A Leading Role of Editors With a Sociopolitical Preference in the Production of Articles on COVID-19 on Japanese Wikipedia

The extent to which the 2 groups of focal editors contributed to the production of COVID-19 information on Japanese Wikipedia was investigated.

First, with 1014 editors, the social-political group was much larger than the scientific-medical group, which only had 309 editors. This indicates that 76.64% (1014/1323) of the editors in producing COVID-19 information on Wikipedia strongly preferred social and political issues. In contrast, only 23.36% (309/1323) of these editors preferred scientific and medical topics.

The social-political group contributed 72.09% (23,003/31,908) of the edits of COVID-19 articles, and the scientific-medical group contributed 27.91% (ie, 8907/31,908 edits) of the edits of the articles on COVID-19.

Next, the social-political group contributed to 70.04% (16,544,495/23,485,683) of the bits changed on COVID-19 articles, whereas the scientific-medical group only contributed 29.06% (6,941,188/23,485,683) of the bits changed.

Finally, 75.61% (57,969/76,673) of the references were added by the social-political group, whereas 24.39% (18,704/76,673) of the references were added by the scientific-medical group.

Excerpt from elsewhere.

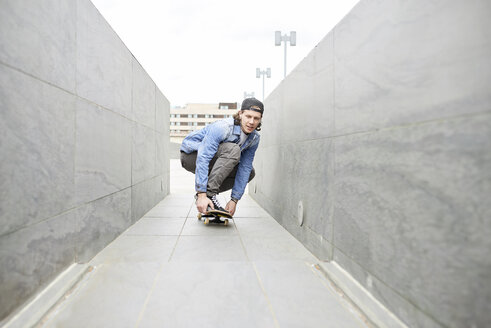 Young man skateboarding in the city - FMOF00360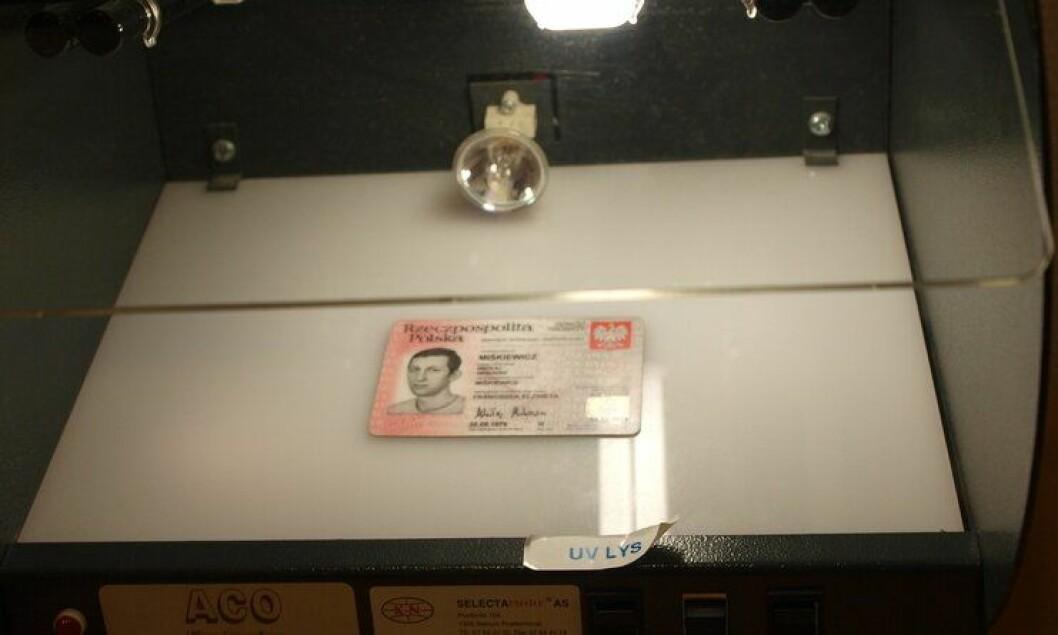 Få politifolk tar foto og fingeravtrykk når de står overfor utlendinger med antatt falske dokumenter.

To verify the robustness of the results, we repeated the abovementioned analyses by only using the data from the first few weeks and months. In addition, we examined the robustness of our results by considering the protection periods of the articles, that is, when the articles were locked for editing. The details can be found in Multimedia Appendix 1. To summarize, the additional analysis results confirmed that the social-political group played a central role in the information production process.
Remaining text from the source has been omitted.